Filed pursuant to Rule 424(b)(3)
Registration No. 333-114107

PROSPECTUS SUPPLEMENT NO. 1

(TO PROSPECTUS DATED JULY 1, 2004)

LOGO



$1,200,000,000

Floating Rate Convertible Senior Debentures Due 2023


        This prospectus supplement relates to resales by selling security holders of our Floating Rate Convertible Senior Debentures Due 2023 and our common stock issuable upon conversion of the debentures.

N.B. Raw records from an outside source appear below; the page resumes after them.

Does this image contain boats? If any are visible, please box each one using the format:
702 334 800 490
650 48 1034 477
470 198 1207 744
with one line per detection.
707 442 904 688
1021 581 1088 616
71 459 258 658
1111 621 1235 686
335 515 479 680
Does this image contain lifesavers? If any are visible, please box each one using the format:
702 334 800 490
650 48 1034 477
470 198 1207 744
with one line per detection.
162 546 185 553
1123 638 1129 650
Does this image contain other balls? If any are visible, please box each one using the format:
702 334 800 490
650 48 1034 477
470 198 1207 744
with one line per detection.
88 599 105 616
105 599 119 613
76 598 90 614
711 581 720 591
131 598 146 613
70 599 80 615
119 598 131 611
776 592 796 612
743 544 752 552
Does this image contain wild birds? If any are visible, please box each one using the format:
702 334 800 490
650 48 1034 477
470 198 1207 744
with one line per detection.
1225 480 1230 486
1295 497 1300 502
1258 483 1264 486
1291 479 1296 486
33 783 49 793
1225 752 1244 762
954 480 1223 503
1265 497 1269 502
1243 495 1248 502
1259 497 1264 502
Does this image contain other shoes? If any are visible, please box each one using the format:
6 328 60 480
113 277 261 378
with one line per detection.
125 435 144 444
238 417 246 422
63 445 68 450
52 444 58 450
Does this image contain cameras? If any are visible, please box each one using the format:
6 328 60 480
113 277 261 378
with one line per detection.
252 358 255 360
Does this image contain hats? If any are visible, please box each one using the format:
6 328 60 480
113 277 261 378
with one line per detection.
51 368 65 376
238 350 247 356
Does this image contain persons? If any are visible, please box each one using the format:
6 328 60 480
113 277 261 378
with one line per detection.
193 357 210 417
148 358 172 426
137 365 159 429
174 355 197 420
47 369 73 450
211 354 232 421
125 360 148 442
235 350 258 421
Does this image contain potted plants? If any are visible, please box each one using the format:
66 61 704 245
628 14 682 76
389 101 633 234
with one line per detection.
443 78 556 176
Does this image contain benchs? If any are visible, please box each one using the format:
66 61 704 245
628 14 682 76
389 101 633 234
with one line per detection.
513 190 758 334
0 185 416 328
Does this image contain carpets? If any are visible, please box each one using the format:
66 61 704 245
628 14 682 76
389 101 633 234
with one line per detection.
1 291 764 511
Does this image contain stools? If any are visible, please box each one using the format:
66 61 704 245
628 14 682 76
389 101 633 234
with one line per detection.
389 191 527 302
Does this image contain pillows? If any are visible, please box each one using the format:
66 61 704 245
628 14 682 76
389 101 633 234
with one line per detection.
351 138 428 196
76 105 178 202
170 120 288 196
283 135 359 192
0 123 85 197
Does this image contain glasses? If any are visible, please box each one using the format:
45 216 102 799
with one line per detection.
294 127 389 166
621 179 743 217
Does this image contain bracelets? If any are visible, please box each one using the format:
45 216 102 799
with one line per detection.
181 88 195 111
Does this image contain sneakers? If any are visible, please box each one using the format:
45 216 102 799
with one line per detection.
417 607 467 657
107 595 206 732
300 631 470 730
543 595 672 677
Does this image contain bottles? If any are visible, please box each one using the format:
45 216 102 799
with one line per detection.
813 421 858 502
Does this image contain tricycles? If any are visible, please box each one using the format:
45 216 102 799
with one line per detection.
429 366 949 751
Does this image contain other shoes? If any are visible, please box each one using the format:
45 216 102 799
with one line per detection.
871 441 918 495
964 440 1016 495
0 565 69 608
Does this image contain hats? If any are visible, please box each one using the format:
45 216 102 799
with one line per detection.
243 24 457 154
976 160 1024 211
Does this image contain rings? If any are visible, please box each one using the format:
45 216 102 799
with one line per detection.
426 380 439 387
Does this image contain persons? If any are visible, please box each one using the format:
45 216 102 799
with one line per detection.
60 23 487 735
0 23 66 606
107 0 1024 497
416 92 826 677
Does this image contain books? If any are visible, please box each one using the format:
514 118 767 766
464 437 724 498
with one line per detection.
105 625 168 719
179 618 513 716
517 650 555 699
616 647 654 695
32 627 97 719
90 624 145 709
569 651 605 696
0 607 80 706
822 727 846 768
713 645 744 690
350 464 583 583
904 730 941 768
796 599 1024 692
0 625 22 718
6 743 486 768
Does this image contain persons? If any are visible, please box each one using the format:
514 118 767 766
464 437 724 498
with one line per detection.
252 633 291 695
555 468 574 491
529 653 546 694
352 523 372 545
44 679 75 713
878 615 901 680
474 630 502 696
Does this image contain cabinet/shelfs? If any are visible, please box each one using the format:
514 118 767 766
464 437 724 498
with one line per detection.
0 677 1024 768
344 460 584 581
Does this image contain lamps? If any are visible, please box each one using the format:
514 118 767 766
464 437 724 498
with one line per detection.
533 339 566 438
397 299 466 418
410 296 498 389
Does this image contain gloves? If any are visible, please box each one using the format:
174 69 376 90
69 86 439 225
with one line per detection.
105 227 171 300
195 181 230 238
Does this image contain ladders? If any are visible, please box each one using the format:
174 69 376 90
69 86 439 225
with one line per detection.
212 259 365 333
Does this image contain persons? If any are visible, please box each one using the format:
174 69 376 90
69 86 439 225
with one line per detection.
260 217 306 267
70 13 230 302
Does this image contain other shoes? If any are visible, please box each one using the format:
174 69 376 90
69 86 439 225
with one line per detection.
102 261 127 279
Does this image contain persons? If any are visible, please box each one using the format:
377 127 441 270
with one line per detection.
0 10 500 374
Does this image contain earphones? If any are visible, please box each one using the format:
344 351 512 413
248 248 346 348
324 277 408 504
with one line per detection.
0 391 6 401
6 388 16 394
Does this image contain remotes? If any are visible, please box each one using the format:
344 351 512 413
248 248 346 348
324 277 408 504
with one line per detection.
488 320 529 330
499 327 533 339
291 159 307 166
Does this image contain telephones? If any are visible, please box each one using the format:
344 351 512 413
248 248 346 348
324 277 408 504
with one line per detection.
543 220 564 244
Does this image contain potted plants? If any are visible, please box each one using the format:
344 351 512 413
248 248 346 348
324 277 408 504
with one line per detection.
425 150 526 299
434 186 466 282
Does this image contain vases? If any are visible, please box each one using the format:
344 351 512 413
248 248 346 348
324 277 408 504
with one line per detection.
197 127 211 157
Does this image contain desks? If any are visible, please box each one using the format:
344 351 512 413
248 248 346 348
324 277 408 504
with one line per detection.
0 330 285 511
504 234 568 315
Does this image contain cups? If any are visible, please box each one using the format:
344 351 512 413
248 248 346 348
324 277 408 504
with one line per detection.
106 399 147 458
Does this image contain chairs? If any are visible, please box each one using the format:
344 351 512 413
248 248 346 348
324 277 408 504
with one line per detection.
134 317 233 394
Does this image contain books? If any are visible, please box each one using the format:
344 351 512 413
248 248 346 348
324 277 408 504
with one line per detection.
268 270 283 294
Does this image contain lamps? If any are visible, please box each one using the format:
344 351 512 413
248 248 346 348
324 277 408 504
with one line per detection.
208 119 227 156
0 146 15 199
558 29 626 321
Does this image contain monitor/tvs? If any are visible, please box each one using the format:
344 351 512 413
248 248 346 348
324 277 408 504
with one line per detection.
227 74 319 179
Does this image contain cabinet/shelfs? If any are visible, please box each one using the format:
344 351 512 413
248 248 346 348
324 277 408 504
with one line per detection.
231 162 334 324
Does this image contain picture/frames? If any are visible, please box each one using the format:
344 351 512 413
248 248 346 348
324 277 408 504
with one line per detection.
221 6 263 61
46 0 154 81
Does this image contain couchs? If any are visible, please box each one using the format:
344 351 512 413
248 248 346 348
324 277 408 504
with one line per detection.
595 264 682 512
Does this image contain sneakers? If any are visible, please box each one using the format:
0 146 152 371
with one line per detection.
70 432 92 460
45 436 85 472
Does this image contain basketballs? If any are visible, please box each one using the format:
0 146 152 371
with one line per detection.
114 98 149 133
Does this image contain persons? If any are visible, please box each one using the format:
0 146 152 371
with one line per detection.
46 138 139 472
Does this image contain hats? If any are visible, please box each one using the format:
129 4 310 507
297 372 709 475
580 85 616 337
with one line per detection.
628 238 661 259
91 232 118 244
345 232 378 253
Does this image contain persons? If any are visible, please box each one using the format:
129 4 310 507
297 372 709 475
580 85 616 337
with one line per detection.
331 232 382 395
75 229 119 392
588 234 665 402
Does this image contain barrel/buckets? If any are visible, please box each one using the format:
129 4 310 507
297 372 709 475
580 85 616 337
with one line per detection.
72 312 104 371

        This prospectus supplement should be read in conjunction with, and may not be delivered or utilized without, the prospectus dated July 1, 2004.


        INVESTING IN THE DEBENTURES OR THE COMMON STOCK ISSUABLE UPON THEIR CONVERSION INVOLVES RISK. SEE "RISK FACTORS" BEGINNING ON PAGE 5 OF THE PROSPECTUS.

        NEITHER THE SECURITIES AND EXCHANGE COMMISSION NOR ANY STATE SECURITIES COMMISSION HAS APPROVED OR DISAPPROVED OF THESE SECURITIES OR PASSED UPON THE ADEQUACY OR ACCURACY OF THIS PROSPECTUS SUPPLEMENT. ANY REPRESENTATION TO THE CONTRARY IS A CRIMINAL OFFENSE.


        The information in the table appearing under the heading "Selling Security Holders" in the prospectus is amended by adding the information below with respect to security holders not previously listed in the prospectus or in any amendments or supplements thereto, and by superceding the information with respect to security holders previously listed in the prospectus or in any amendments or supplements thereto that are listed below:


NAME OF
SELLING
SECURITY
HOLDER(1)

  PRINCIPAL
AMOUNT OF
DEBENTURES
BENEFICIALLY
OWNED AND
OFFERED
HEREBY

  PERCENTAGE
OF
OUTSTANDING
DEBENTURES
BENEFICIALLY
OWNED PRIOR
TO OFFERING

  SHARES OF
COMMON
STOCK
ISSUABLE UPON
CONVERSION
OF THE
DEBENTURES
AND AVAILABLE
FOR RESALE
HEREBY(2)

  SHARES OF
COMMON
STOCK
BENEFICIALLY
OWNED PRIOR
TO THE
OFFERING

  PERCENTAGE
OF
OUTSTANDING
COMMON
STOCK
BENEFICIALLY
OWNED PRIOR
TO THE
OFFERING(3)

  PRINCIPAL
AMOUNT OF
DEBENTURES
BENEFICIALLY
OWNED AFTER
COMPLETION
OF THE
OFFERING

  SHARES OF
COMMON
STOCK
BENEFICIALLY
OWNED AFTER
COMPLETION
OF
THE OFFERING

Oak Hill Contingent Capital Fund Ltd.   $ 12,500,000   1.04 % 484,496   500,896   *   0   16,400
NMIC Gartmore/CODA Convertible Portfolio   $ 1,500,000   0.13 % 58,140   58,140   *   0   0
CODA-KHPE Convertible Portfolio   $ 400,000   0.03 % 15,504   15,504   *   0   0
KBC Financial Products USA Inc.   $ 8,070,000   0.67 % 312,791   312,791   *   0   0
Credit Suisse First Boston LLC   $ 20,000,000   1.67 % 775,194   775,194   *   0   0
Credit Suisse First Boston Europe Limited   $ 10,300,000   0.86 % 399,225   399,225   *   0   0

*
Less than 1% of total outstanding common stock.

(1)
Information about other selling security holders will be set forth in prospectus supplements, if required. Assumes that any other holders of debentures, or any future transferees, pledgees, donees or successors of or from any other such holders of debentures, do not beneficially own any common stock other than the common stock issuable upon conversion of the debentures at the initial conversion rate.

(2)
Assumes conversion of all of the holder's debentures at a maximum conversion rate of 38.7597 shares per $1,000 principal amount. Fractions of a share are not included for the purposes of this calculation. The debentures were designed so that holders may at any time prior to maturity convert them into shares of our common stock at a conversion rate that will vary until September 15, 2008, depending on the applicable stock price, as described under "Description of the Debentures—Conversion rights" in the prospectus. In addition, the conversion price will also be subject to adjustment as described under "Description of the Debentures—Conversion rate adjustments" in the prospectus. As a result, the amount of common stock issuable upon conversion of the debentures is likely to increase or decrease in the future.

(3)
Calculated based on Rule 13d-3(d)(1)(i) of the Exchange Act, using 1,945,132,685 shares of common stock outstanding as of June 25, 2004.